La vicenda viene analizzata dalla Corte di Cassazione, sez. Lavoro, con la sentenza n. 8236 depositata il 26 aprile 2016.
Il lavoratore «durante l’orario di lavoro», ha «eseguito attività per conto proprio, fuori della postazione di lavoro, senza alcun permesso e utilizzando attrezzature» aziendali su cui «non era stato preventivamente addestrato».
Al lavoratore viene riconosciuto il «diritto a percepire l’indennità sostitutiva del preavviso». Ma niente di fatto per quanto riguarda la bontà del licenziamento.
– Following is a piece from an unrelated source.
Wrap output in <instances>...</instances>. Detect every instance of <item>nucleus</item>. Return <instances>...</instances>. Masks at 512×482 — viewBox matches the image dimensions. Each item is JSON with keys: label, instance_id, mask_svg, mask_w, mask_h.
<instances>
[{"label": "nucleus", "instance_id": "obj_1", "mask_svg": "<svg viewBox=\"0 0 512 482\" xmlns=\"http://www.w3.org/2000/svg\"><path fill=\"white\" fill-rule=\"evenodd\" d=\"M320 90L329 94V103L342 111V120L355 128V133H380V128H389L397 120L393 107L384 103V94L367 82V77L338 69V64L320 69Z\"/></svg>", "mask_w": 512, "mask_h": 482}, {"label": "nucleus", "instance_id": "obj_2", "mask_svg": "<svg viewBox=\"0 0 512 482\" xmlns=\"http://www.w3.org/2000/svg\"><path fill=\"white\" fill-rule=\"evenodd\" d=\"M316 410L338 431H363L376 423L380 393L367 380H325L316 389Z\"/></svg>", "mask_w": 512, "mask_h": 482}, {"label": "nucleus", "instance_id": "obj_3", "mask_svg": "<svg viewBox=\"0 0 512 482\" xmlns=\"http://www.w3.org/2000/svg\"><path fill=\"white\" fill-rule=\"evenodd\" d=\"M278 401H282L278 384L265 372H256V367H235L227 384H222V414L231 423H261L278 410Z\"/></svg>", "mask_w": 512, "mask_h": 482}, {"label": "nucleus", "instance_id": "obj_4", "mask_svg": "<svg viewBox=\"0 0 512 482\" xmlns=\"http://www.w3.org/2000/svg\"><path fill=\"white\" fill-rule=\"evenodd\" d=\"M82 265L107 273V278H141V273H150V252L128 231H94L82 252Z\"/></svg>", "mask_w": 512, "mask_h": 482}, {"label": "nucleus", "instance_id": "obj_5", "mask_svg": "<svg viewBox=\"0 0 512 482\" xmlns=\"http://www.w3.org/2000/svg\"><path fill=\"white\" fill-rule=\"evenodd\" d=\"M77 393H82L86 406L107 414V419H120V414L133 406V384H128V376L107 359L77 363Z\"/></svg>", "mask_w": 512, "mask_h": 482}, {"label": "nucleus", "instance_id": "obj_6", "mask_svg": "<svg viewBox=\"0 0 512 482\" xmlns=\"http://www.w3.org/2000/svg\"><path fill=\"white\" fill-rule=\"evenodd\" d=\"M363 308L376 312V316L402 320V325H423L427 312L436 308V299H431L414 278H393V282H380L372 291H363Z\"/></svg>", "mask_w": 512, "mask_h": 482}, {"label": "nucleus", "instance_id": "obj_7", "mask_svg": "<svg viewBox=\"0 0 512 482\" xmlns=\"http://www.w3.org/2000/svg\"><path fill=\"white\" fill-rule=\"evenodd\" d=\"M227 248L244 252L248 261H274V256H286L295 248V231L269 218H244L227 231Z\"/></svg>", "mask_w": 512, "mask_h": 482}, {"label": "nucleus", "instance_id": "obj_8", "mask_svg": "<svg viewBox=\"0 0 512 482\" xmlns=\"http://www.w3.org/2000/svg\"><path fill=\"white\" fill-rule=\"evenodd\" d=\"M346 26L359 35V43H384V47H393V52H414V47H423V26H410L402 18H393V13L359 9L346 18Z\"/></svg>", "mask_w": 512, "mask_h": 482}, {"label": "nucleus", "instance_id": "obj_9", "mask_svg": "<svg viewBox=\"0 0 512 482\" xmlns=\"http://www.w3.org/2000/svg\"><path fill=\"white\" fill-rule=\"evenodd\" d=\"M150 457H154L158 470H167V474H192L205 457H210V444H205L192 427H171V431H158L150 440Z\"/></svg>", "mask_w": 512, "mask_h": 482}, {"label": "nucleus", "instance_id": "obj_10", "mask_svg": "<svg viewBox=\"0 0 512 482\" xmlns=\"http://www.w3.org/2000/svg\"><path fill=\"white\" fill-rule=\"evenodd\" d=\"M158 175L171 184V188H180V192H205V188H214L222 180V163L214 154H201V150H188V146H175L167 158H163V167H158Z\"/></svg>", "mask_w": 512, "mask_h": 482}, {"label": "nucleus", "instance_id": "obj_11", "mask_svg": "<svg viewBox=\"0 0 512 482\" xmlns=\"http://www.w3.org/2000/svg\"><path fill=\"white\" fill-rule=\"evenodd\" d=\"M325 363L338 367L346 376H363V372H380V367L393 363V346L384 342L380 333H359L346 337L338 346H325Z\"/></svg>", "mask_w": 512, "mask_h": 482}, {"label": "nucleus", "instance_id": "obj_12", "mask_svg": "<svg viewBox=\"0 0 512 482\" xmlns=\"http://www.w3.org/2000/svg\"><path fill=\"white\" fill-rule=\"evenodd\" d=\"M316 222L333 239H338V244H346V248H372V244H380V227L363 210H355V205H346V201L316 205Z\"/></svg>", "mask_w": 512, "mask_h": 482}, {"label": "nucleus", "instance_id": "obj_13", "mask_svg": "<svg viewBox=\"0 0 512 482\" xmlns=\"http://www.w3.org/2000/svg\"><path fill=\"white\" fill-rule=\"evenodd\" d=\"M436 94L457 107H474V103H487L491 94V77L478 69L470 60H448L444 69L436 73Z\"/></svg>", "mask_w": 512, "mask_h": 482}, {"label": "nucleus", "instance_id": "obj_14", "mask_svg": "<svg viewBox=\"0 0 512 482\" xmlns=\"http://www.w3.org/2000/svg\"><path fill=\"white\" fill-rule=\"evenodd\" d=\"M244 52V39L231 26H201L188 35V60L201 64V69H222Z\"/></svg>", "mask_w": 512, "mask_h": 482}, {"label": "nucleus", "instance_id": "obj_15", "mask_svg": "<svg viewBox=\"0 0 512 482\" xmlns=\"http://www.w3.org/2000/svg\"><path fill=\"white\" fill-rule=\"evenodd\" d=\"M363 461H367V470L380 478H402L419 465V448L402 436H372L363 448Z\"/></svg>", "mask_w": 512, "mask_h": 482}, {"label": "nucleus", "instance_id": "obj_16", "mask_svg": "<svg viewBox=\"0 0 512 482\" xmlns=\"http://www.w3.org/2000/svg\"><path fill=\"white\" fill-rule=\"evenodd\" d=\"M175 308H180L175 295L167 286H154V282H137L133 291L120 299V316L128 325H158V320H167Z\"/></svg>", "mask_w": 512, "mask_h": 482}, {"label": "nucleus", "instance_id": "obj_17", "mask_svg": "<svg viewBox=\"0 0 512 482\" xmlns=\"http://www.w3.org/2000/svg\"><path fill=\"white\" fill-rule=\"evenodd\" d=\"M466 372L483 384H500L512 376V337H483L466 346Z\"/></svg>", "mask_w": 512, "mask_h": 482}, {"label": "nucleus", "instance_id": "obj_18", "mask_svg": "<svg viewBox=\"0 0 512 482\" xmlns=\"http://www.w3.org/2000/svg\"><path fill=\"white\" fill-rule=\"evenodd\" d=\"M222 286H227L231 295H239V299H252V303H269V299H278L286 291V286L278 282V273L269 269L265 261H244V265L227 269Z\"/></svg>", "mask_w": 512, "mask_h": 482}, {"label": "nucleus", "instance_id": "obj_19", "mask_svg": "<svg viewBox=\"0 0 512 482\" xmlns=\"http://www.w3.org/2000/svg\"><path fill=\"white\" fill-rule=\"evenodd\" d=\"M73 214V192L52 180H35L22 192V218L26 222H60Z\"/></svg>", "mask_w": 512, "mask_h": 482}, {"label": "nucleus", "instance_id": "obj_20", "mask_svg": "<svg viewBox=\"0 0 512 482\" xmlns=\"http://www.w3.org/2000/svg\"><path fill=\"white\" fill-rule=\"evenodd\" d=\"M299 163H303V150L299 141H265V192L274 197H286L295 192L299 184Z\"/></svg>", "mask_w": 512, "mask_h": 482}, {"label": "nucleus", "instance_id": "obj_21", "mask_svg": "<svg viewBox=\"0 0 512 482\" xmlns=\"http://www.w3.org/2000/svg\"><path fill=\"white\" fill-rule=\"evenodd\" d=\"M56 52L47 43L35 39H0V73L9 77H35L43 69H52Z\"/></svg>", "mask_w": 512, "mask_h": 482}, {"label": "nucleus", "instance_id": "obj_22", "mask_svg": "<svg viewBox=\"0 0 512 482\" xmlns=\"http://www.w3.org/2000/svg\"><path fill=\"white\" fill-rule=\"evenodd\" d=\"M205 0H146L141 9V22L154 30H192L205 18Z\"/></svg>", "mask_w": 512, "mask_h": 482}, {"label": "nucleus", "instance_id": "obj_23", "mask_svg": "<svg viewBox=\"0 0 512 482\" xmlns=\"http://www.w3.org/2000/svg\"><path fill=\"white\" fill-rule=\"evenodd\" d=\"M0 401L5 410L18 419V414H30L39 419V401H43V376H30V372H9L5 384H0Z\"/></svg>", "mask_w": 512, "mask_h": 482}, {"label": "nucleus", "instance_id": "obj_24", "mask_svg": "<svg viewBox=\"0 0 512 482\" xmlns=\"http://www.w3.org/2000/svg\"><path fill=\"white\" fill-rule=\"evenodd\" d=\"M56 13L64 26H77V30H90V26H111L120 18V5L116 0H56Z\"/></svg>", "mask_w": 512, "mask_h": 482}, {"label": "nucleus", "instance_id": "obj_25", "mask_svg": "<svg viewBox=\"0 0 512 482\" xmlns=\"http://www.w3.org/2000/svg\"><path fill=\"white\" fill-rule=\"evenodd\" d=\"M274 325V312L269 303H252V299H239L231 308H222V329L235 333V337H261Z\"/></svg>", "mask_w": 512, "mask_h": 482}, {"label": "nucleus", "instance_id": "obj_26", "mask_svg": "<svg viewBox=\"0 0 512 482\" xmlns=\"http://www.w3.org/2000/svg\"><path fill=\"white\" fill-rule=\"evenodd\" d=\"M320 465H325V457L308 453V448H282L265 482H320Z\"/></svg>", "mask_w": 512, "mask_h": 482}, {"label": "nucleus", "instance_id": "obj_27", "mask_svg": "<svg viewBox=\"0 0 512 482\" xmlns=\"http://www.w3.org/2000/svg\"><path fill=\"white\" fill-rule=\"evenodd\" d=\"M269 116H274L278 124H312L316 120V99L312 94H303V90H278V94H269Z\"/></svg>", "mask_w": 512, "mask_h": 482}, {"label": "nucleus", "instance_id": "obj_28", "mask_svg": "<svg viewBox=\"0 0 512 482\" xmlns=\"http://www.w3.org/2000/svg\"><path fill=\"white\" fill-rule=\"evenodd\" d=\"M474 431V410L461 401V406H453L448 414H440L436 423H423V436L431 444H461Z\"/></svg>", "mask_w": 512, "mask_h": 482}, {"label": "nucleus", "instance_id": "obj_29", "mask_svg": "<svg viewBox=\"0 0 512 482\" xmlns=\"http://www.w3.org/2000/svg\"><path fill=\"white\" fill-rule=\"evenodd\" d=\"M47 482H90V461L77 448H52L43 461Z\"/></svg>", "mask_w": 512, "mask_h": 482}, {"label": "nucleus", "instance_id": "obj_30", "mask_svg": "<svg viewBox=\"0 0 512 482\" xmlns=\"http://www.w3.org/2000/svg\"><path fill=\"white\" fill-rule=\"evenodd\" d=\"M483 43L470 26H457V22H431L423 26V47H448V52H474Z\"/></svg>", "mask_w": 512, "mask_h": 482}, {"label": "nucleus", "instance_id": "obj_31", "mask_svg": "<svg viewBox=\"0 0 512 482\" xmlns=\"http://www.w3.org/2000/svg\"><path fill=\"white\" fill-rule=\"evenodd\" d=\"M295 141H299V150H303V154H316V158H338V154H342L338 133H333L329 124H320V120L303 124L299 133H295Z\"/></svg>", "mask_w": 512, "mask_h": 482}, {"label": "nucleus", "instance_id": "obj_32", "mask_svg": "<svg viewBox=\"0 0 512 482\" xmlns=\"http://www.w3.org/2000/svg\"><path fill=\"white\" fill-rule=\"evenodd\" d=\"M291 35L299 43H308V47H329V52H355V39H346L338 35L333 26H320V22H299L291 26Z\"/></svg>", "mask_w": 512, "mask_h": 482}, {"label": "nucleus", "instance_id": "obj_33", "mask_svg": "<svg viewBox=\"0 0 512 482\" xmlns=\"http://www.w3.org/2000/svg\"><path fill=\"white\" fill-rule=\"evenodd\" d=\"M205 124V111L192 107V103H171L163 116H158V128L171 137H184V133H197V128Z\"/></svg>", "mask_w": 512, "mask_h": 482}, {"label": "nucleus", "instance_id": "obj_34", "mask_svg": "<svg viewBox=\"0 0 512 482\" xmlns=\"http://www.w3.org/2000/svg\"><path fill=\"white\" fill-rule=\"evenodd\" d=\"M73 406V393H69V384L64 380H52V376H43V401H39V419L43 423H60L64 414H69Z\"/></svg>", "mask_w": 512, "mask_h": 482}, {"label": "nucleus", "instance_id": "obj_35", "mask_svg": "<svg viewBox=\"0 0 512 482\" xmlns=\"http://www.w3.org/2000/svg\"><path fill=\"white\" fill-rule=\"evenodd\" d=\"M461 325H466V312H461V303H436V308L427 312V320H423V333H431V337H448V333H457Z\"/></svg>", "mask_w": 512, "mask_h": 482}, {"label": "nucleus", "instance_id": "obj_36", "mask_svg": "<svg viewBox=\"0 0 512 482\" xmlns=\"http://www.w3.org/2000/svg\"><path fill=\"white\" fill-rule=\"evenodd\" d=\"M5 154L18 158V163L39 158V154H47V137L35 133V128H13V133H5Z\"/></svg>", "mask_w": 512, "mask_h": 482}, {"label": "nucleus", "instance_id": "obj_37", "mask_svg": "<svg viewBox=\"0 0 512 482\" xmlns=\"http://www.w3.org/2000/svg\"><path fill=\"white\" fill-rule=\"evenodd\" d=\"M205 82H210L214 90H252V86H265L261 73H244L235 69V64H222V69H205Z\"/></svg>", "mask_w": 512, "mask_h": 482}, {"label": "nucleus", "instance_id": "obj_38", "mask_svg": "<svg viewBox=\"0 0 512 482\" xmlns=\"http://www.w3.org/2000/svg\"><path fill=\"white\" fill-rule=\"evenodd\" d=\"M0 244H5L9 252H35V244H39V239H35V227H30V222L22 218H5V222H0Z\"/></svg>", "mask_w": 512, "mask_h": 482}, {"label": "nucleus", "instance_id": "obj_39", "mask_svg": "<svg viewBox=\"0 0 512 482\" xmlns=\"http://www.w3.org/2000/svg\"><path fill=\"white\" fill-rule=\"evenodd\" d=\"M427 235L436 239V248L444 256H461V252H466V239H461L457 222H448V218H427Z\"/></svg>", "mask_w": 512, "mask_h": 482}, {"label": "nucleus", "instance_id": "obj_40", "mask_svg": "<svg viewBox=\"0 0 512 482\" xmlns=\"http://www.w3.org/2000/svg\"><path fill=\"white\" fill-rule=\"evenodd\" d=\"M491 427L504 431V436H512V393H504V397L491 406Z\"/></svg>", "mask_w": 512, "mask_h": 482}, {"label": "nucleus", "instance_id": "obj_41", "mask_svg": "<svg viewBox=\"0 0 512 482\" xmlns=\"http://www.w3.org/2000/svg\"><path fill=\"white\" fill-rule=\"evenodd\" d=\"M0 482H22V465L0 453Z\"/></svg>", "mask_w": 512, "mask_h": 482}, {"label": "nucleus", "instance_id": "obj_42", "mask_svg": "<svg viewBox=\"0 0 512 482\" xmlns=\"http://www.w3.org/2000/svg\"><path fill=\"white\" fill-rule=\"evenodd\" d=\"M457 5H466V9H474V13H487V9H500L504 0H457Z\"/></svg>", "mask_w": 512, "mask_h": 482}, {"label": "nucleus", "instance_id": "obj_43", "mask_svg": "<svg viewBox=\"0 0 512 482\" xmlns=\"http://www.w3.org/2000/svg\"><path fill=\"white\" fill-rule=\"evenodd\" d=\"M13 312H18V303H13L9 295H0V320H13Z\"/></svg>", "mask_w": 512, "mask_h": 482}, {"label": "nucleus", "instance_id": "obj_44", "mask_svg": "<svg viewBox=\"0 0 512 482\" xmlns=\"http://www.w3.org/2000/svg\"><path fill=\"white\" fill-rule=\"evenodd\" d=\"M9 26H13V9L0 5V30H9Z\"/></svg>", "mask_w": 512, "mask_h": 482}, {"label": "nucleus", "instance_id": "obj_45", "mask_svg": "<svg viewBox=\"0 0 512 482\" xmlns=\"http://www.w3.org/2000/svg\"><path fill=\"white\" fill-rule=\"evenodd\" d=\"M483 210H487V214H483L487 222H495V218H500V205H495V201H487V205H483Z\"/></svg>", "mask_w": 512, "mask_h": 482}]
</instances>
Ad avviso della Corte d’Appello, non si può parlare di «licenziamento per giusta causa» – come stabilito in primo grado –, bensì di «licenziamento per giustificato motivo soggettivo».
Secondo gli Ermellini, la «condotta» attribuita dall’azienda al dipendente non è catalogabile come «forma di insubordinazione».
Inoltre, la presunta «gravità» dell’episodio è stata poggiata, continua la Suprema Corte, su «rilievi di portata generale, disgiunti da una pur necessaria analisi del caso concreto». Più precisamente, si è omesso di prendere in considerazione «la durata del contestato abbandono del posto di lavoro, i tempi e le modalità dell’operazione in corso, la natura della macchina e di ogni attrezzatura impiegata per scopi personali, la conseguente ed effettiva necessità di uno specifico addestramento su di essa» e «l’entità del rischio collegato ad un uso non appropriato» del mezzo aziendale.
Per questi motivi, è stata rimessa in discussione la «gravità» della violazione compiuta dal lavoratore. Su tale questione dovrà ora pronunciarsi di nuovo la Corte d’appello.